Since I’ve also seen the scoring differences that you’re referring to, that’s a difficult thing to argue against. Until the competition is over, I’m going to refrain from commenting further; I will say that I don’t suspect any bugs in their calculations though (with the exception of their submission validation code being a little too strict about the order of rows in .csv files).
I had the same problem. Did you also use the even years between 2004 and 2022 as local test data?
The performance varies strongly between the years. The even years (2004 - 2022) seem easier to predict than the odd years in the test data. However, I could resolve the discrepancy in evaluation by cross-validating with all years in the training data, which is also in line with the challenge to treat hydrological years as independent, not as time series.

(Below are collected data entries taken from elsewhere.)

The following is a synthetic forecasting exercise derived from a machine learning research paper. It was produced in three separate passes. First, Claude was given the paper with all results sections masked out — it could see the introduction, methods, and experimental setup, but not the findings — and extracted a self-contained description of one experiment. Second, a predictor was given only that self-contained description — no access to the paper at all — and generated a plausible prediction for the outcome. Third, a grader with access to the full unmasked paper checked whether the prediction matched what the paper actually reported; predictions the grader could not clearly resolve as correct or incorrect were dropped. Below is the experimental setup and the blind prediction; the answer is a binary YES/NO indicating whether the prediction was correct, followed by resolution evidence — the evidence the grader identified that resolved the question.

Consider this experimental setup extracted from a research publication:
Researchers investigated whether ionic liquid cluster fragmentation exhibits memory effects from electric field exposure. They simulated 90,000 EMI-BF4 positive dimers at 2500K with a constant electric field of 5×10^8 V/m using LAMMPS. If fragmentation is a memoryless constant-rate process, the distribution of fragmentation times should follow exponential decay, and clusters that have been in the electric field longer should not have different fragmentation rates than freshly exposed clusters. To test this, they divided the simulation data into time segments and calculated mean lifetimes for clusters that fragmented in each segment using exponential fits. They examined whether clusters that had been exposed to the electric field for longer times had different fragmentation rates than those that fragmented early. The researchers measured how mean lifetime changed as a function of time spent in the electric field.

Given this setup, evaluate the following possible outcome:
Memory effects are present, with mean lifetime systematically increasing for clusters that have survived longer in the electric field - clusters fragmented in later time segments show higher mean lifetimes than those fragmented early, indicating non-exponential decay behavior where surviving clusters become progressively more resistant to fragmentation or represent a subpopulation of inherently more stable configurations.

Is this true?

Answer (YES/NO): NO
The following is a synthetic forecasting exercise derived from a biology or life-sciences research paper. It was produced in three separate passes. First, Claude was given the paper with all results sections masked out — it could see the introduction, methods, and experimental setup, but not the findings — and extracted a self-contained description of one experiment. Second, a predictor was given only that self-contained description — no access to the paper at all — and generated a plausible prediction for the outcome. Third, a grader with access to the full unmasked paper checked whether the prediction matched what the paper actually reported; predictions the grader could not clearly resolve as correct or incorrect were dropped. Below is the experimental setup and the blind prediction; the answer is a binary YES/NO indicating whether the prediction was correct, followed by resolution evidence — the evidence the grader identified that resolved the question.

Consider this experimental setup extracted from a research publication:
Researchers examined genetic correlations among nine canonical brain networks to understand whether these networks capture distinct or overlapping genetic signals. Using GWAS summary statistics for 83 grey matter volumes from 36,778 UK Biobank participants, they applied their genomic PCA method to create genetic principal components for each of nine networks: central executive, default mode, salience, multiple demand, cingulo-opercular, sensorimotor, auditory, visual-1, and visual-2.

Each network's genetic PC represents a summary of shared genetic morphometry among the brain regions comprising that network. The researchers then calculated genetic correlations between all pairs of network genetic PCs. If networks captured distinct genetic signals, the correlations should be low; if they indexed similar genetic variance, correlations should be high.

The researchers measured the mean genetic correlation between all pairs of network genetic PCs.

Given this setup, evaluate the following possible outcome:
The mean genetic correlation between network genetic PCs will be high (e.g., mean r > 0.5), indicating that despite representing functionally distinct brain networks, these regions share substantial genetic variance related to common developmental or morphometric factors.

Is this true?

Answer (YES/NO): YES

Mmiron, you achieved a very good score in the development leaderboard, but it appears to be unrealistic. I noticed that you have another score in the actual leaderboard. I highly appreciate that you refrained from utilizing any form of data leakage or attempting to train with the test set.
I am not sure how the host could actually verify other teams’ solutions.
I’m sure the organizers will require sending full code for price eligibility that generates the same/very similar models to these uploaded and if the results don’t match roughly the submitted results or the processing isn’t compliant with the rules, the teams will get disqualified, so I woudn’t worry about that.
That was a careless mistake @motoki, not an attempt at cheating – and to be frank, I’m pretty humiliated about it, since it does look awfully suspicious (though I’m not the only one who got a better score in the development arena than in the evaluation arena). I did bring it to the organizer’s attention, for what it’s worth.
Believe me, it was as confusing for me as it was for anybody.